**Stated goal**
Update the lines below by changing each occurrence of "camping gear" to "camping equipment" and keeping every other part unchanged. Leave the pictures out of your answer.

------

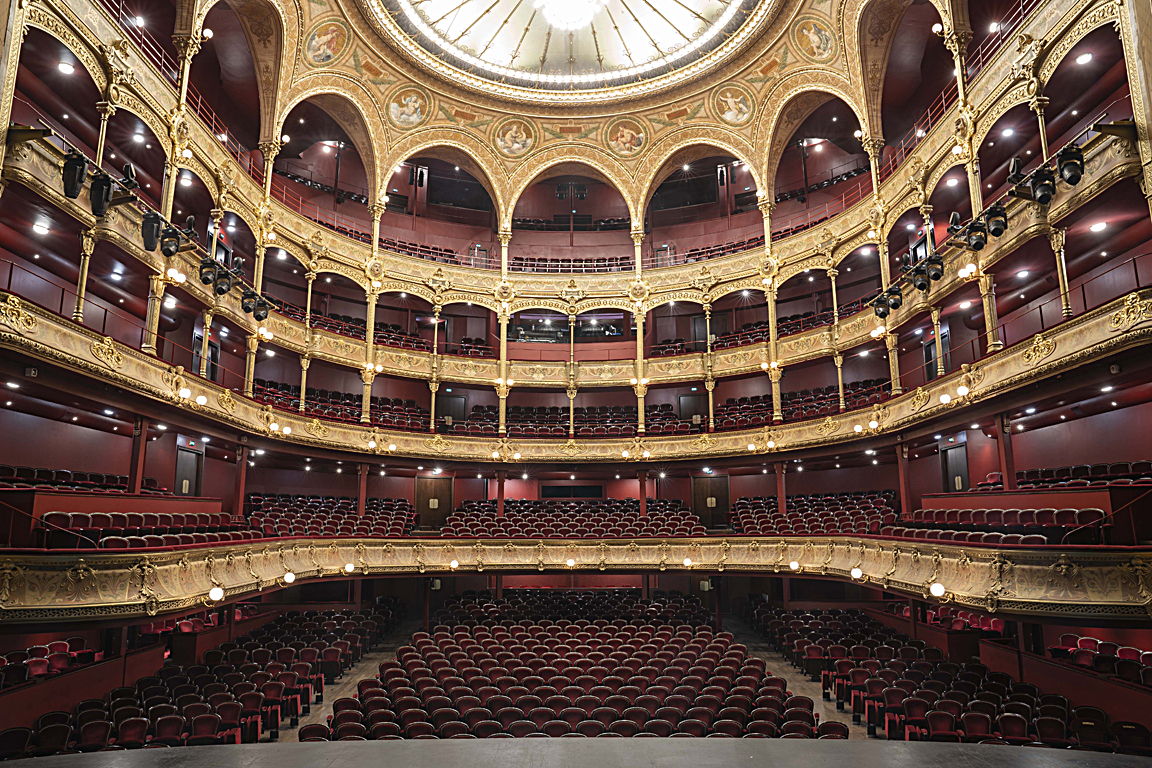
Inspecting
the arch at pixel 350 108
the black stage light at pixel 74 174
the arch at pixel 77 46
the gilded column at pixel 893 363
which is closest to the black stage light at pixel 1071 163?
the gilded column at pixel 893 363

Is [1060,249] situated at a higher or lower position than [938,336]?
higher

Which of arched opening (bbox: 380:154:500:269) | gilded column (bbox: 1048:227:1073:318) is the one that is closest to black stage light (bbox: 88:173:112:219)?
arched opening (bbox: 380:154:500:269)

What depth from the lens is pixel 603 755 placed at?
343 cm

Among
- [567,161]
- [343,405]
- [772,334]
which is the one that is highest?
[567,161]

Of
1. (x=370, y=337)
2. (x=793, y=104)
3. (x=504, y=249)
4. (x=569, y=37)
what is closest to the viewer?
(x=793, y=104)

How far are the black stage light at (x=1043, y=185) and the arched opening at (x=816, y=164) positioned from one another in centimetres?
1304

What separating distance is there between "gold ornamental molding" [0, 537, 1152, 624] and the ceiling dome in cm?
1819

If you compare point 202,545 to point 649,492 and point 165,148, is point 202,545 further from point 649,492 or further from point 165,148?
point 649,492

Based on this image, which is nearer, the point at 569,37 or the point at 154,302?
the point at 154,302

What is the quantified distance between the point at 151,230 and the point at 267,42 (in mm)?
10972

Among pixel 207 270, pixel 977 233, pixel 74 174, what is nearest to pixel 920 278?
pixel 977 233

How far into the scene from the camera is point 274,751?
11.6ft

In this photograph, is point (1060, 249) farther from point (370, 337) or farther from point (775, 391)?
point (370, 337)

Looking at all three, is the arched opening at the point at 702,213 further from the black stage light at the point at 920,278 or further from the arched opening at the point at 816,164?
the black stage light at the point at 920,278
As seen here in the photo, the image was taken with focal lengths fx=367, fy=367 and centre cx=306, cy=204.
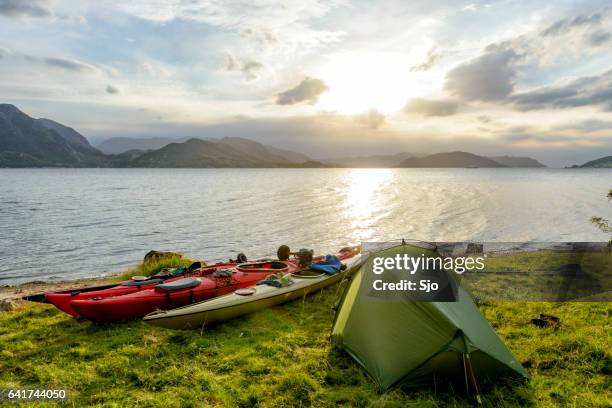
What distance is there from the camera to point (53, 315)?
13.3 metres

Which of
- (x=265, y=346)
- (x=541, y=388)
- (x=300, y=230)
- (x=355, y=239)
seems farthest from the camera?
(x=300, y=230)

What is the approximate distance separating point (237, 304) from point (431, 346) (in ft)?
22.1

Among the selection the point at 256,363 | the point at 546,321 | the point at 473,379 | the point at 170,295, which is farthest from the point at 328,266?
the point at 473,379

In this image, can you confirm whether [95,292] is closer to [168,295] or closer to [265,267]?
[168,295]

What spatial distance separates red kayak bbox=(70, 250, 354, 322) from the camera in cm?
1166

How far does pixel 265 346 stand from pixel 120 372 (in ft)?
11.7

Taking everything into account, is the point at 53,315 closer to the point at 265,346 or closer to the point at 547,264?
the point at 265,346

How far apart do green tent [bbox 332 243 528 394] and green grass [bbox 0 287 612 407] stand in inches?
12.4

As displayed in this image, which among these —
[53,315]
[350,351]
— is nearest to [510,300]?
[350,351]

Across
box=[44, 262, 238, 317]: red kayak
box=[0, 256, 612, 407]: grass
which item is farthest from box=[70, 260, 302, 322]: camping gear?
box=[0, 256, 612, 407]: grass

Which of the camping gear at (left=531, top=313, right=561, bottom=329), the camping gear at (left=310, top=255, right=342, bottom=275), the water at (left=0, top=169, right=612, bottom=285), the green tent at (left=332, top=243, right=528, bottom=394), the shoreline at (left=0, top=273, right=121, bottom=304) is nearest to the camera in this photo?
the green tent at (left=332, top=243, right=528, bottom=394)

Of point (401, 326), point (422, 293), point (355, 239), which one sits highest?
point (422, 293)

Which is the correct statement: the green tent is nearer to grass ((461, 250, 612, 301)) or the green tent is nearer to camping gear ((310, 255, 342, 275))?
grass ((461, 250, 612, 301))

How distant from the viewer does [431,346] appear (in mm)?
7340
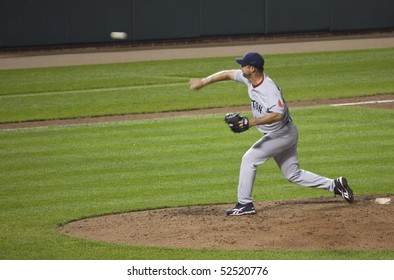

------

**The answer**
Inspecting
the arch at pixel 350 108
the black stage light at pixel 74 174
the arch at pixel 77 46
the gilded column at pixel 893 363
which is closest to the black stage light at pixel 1071 163?
the gilded column at pixel 893 363

Is [1060,249] situated at a higher or lower position than [938,336]?
higher

Which of arched opening (bbox: 380:154:500:269) | gilded column (bbox: 1048:227:1073:318) is the one that is closest to black stage light (bbox: 88:173:112:219)?
arched opening (bbox: 380:154:500:269)

What depth from the lens is pixel 603 755 placed at?
343 cm

Among
- [567,161]
- [343,405]
- [772,334]
which is the one that is highest?
[567,161]

Of
1. (x=370, y=337)
2. (x=793, y=104)
3. (x=504, y=249)
4. (x=569, y=37)
what is closest to the viewer?
(x=793, y=104)

How far are the black stage light at (x=1043, y=185) and the arched opening at (x=816, y=164) positioned from one another in centimetres?
1304

What separating distance is there between "gold ornamental molding" [0, 537, 1152, 624] and the ceiling dome in cm?
1819

If you compare point 202,545 to point 649,492 and point 165,148, is point 202,545 further from point 649,492 or further from point 165,148?
point 649,492

Based on this image, which is nearer, the point at 569,37 or the point at 154,302?
the point at 154,302

What is the quantified distance between the point at 151,230 and the point at 267,42 (in mm)?
10972

Among pixel 207 270, pixel 977 233, pixel 74 174, what is nearest to pixel 920 278?
pixel 977 233

How far into the scene from the camera is point 274,751?
11.6ft

In this photograph, is point (1060, 249) farther from point (370, 337) or farther from point (775, 391)?
point (370, 337)

Looking at all three, is the arched opening at the point at 702,213 further from the black stage light at the point at 920,278 or further from the arched opening at the point at 816,164?
the black stage light at the point at 920,278
As seen here in the photo, the image was taken with focal lengths fx=367, fy=367 and centre cx=306, cy=204.
What distance is there from the camera to point (53, 315)?
13.3 metres

Which of
- (x=265, y=346)
- (x=541, y=388)
- (x=300, y=230)
- (x=355, y=239)
seems farthest from the camera?
(x=300, y=230)

What is the approximate distance separating point (237, 304) from point (431, 346) (in ft)?
22.1

Among the selection the point at 256,363 | the point at 546,321 | the point at 473,379 | the point at 170,295, which is farthest from the point at 328,266?
the point at 473,379

In this image, can you confirm whether [95,292] is closer to [168,295] or closer to [265,267]?
[168,295]

What spatial distance separates red kayak bbox=(70, 250, 354, 322) from the camera in cm?
1166

How far does pixel 265 346 stand from pixel 120 372 (in ft)?
11.7

Taking everything into account, is the point at 53,315 closer to the point at 265,346 or closer to the point at 547,264?
the point at 265,346

How far apart do green tent [bbox 332 243 528 394] and green grass [bbox 0 287 612 407] stand in inches?
12.4

As displayed in this image, which among these —
[53,315]
[350,351]
— is nearest to [510,300]?
[350,351]

Across
box=[44, 262, 238, 317]: red kayak
box=[0, 256, 612, 407]: grass
which item is farthest from box=[70, 260, 302, 322]: camping equipment?
box=[0, 256, 612, 407]: grass

Which of the camping equipment at (left=531, top=313, right=561, bottom=329), the camping equipment at (left=310, top=255, right=342, bottom=275), the water at (left=0, top=169, right=612, bottom=285), the green tent at (left=332, top=243, right=528, bottom=394), the shoreline at (left=0, top=273, right=121, bottom=304) is nearest to the camera in this photo?
the green tent at (left=332, top=243, right=528, bottom=394)

Of point (401, 326), point (422, 293), point (355, 239), which one sits highest?
point (422, 293)

Which is the correct statement: the green tent is nearer to grass ((461, 250, 612, 301)) or the green tent is nearer to camping equipment ((310, 255, 342, 275))?
grass ((461, 250, 612, 301))

How distant from the viewer does [431,346] appear (in mm)?
7340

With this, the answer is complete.